Growing dreams real
‘You only get out what you put in’ are words that all gardeners should have engraved on their hearts, on the back of their hands, on gardening tools and — preferably in foot high letters — inscribed on a clearly visible surface, a wall perhaps, which they see at least a dozen times each day.
These few words, with their monumental meaning, are words we gardeners, no matter how experienced we happen to be, tend to forget now and then — but we must not — for they are the foundation of successful gardening.
Beautiful gardens or rooftops / balconies, etc, absolutely overflowing with gorgeous flowers, mouth-watering vegetables, fruits and delectable herbs, do not — unfortunately — create and maintain themselves. Each and every single step of the way is paved with hard work, sweat, dedication and love, spiced up with inspiring horticultural adventures, in the daily outpouring of passion as dreams are grown into reality.
The cold, gray winter days are a perfect time for New Year’s resolutions and a pledge to grow green and ‘do-over’ your garden
If you do not provide suitable growing conditions, seeds and plants fail to thrive.
If you fail to sow seeds correctly — and at the right time for the species — they will not grow and neither will they flourish if soil / compost is not to their individual taste.
If you get the preceding right but fall down on daily maintenance, such as weeding and watering when necessary, then everything goes to waste. Leaving everything to a mali can, undeniably, have the same disastrous results, with, all too often, otherwise avoidable, financial loss incurred too.
Gardening, especially so in our increasingly fickle climate, is not something to merely indulge in when the mood takes you. Plants, like humans, need generous amounts of tender loving care on a daily basis and will suffer, perhaps fatally, if they do not get it.

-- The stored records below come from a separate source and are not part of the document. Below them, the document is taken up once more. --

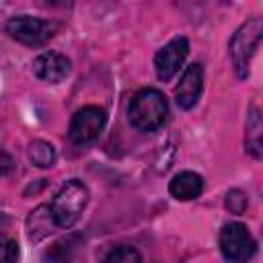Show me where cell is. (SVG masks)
I'll use <instances>...</instances> for the list:
<instances>
[{"instance_id": "cell-18", "label": "cell", "mask_w": 263, "mask_h": 263, "mask_svg": "<svg viewBox=\"0 0 263 263\" xmlns=\"http://www.w3.org/2000/svg\"><path fill=\"white\" fill-rule=\"evenodd\" d=\"M14 166H16V164H14L12 156H10L6 150L0 148V175H8V173H12Z\"/></svg>"}, {"instance_id": "cell-4", "label": "cell", "mask_w": 263, "mask_h": 263, "mask_svg": "<svg viewBox=\"0 0 263 263\" xmlns=\"http://www.w3.org/2000/svg\"><path fill=\"white\" fill-rule=\"evenodd\" d=\"M4 31L23 45L39 47V45H45L58 33V25L47 21V18H39V16H31V14H18V16H12L6 21Z\"/></svg>"}, {"instance_id": "cell-7", "label": "cell", "mask_w": 263, "mask_h": 263, "mask_svg": "<svg viewBox=\"0 0 263 263\" xmlns=\"http://www.w3.org/2000/svg\"><path fill=\"white\" fill-rule=\"evenodd\" d=\"M187 55H189V41L187 37H181V35L171 39L164 47H160L158 53L154 55V70L158 80L168 82L181 70Z\"/></svg>"}, {"instance_id": "cell-16", "label": "cell", "mask_w": 263, "mask_h": 263, "mask_svg": "<svg viewBox=\"0 0 263 263\" xmlns=\"http://www.w3.org/2000/svg\"><path fill=\"white\" fill-rule=\"evenodd\" d=\"M224 203H226V210L230 214H245V210L249 205V199L240 189H232V191L226 193V201Z\"/></svg>"}, {"instance_id": "cell-12", "label": "cell", "mask_w": 263, "mask_h": 263, "mask_svg": "<svg viewBox=\"0 0 263 263\" xmlns=\"http://www.w3.org/2000/svg\"><path fill=\"white\" fill-rule=\"evenodd\" d=\"M168 191L179 201L195 199L203 191V179H201V175H197L193 171H183V173H179V175H175L171 179Z\"/></svg>"}, {"instance_id": "cell-2", "label": "cell", "mask_w": 263, "mask_h": 263, "mask_svg": "<svg viewBox=\"0 0 263 263\" xmlns=\"http://www.w3.org/2000/svg\"><path fill=\"white\" fill-rule=\"evenodd\" d=\"M261 33H263V21L259 16H253L245 21L232 35L228 47H230V60L238 78L249 76V66L261 43Z\"/></svg>"}, {"instance_id": "cell-9", "label": "cell", "mask_w": 263, "mask_h": 263, "mask_svg": "<svg viewBox=\"0 0 263 263\" xmlns=\"http://www.w3.org/2000/svg\"><path fill=\"white\" fill-rule=\"evenodd\" d=\"M33 74L43 82L58 84L70 74V60L58 51H43L33 60Z\"/></svg>"}, {"instance_id": "cell-10", "label": "cell", "mask_w": 263, "mask_h": 263, "mask_svg": "<svg viewBox=\"0 0 263 263\" xmlns=\"http://www.w3.org/2000/svg\"><path fill=\"white\" fill-rule=\"evenodd\" d=\"M58 228L55 218L51 214V208L47 203L37 205L33 212H29L27 216V236L31 242H39L43 238H47L53 230Z\"/></svg>"}, {"instance_id": "cell-3", "label": "cell", "mask_w": 263, "mask_h": 263, "mask_svg": "<svg viewBox=\"0 0 263 263\" xmlns=\"http://www.w3.org/2000/svg\"><path fill=\"white\" fill-rule=\"evenodd\" d=\"M86 203H88V187L78 179L66 181L49 205L58 228L74 226L78 222L82 210L86 208Z\"/></svg>"}, {"instance_id": "cell-11", "label": "cell", "mask_w": 263, "mask_h": 263, "mask_svg": "<svg viewBox=\"0 0 263 263\" xmlns=\"http://www.w3.org/2000/svg\"><path fill=\"white\" fill-rule=\"evenodd\" d=\"M43 263H82V242L78 236H68L53 242L43 253Z\"/></svg>"}, {"instance_id": "cell-15", "label": "cell", "mask_w": 263, "mask_h": 263, "mask_svg": "<svg viewBox=\"0 0 263 263\" xmlns=\"http://www.w3.org/2000/svg\"><path fill=\"white\" fill-rule=\"evenodd\" d=\"M103 263H142V255L132 245H117L105 255Z\"/></svg>"}, {"instance_id": "cell-14", "label": "cell", "mask_w": 263, "mask_h": 263, "mask_svg": "<svg viewBox=\"0 0 263 263\" xmlns=\"http://www.w3.org/2000/svg\"><path fill=\"white\" fill-rule=\"evenodd\" d=\"M29 158L39 168H49L55 162V148L45 140H33L29 144Z\"/></svg>"}, {"instance_id": "cell-6", "label": "cell", "mask_w": 263, "mask_h": 263, "mask_svg": "<svg viewBox=\"0 0 263 263\" xmlns=\"http://www.w3.org/2000/svg\"><path fill=\"white\" fill-rule=\"evenodd\" d=\"M105 119H107V115L101 107L88 105V107L78 109L70 121V129H68L70 140L80 146L95 142L105 127Z\"/></svg>"}, {"instance_id": "cell-1", "label": "cell", "mask_w": 263, "mask_h": 263, "mask_svg": "<svg viewBox=\"0 0 263 263\" xmlns=\"http://www.w3.org/2000/svg\"><path fill=\"white\" fill-rule=\"evenodd\" d=\"M168 113L166 99L156 88H142L138 90L127 107L129 123L138 132H154L160 125H164Z\"/></svg>"}, {"instance_id": "cell-5", "label": "cell", "mask_w": 263, "mask_h": 263, "mask_svg": "<svg viewBox=\"0 0 263 263\" xmlns=\"http://www.w3.org/2000/svg\"><path fill=\"white\" fill-rule=\"evenodd\" d=\"M220 251L228 263H249L257 251V242L245 224L230 222L220 230Z\"/></svg>"}, {"instance_id": "cell-13", "label": "cell", "mask_w": 263, "mask_h": 263, "mask_svg": "<svg viewBox=\"0 0 263 263\" xmlns=\"http://www.w3.org/2000/svg\"><path fill=\"white\" fill-rule=\"evenodd\" d=\"M261 136H263V121H261L259 109L257 107H251L249 117H247V150L255 158H261V154H263V150H261L263 148Z\"/></svg>"}, {"instance_id": "cell-8", "label": "cell", "mask_w": 263, "mask_h": 263, "mask_svg": "<svg viewBox=\"0 0 263 263\" xmlns=\"http://www.w3.org/2000/svg\"><path fill=\"white\" fill-rule=\"evenodd\" d=\"M203 90V68L201 64H191L185 68L177 88H175V99L181 109H193L201 97Z\"/></svg>"}, {"instance_id": "cell-17", "label": "cell", "mask_w": 263, "mask_h": 263, "mask_svg": "<svg viewBox=\"0 0 263 263\" xmlns=\"http://www.w3.org/2000/svg\"><path fill=\"white\" fill-rule=\"evenodd\" d=\"M18 245L14 240H0V263H16Z\"/></svg>"}]
</instances>
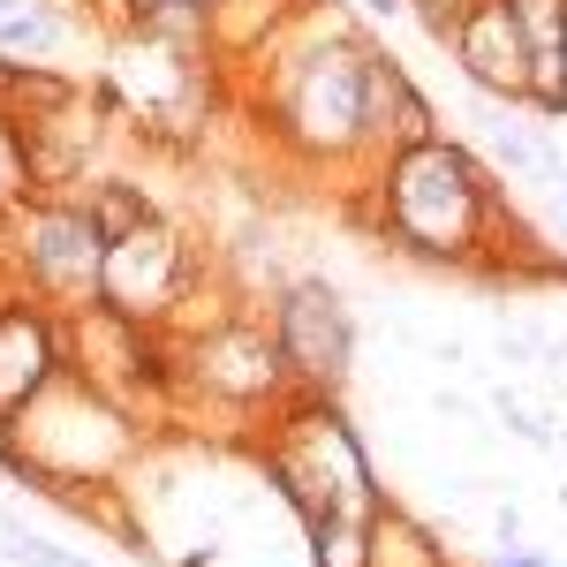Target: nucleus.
I'll return each mask as SVG.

It may be that — all depending on the size of the area under cultivation of course — an hour a day will suffice to tend all that requires tending but, on the whole and with few seasonal exceptions, this one hour cannot be ‘saved up’ and used as, for example, three hours every third day: this does not work — especially not during hot months when plant life depends on daily watering.
If you do not allocate the time, put in, along with required additions of nourishment, etc, regular hours of what should be enjoyably rewarding work, your garden will not bless you with good results.
All of the above may be perfectly obvious to some readers — although there is no doubt that a reminder does not go amiss — but is perhaps not so obvious to the many new gardeners who have joined our satisfyingly swelling numbers. I am truly delighted to observe, new urban gardeners, of all ages, joining ‘our clan’ with the heartfelt aim of nurturing our environment, indeed our planet, back to ‘green’.
Growing green — meaning using purely organic (chemical free) methods — is of the utmost importance in the ongoing fight against what is now clearly obvious ‘Climate change’.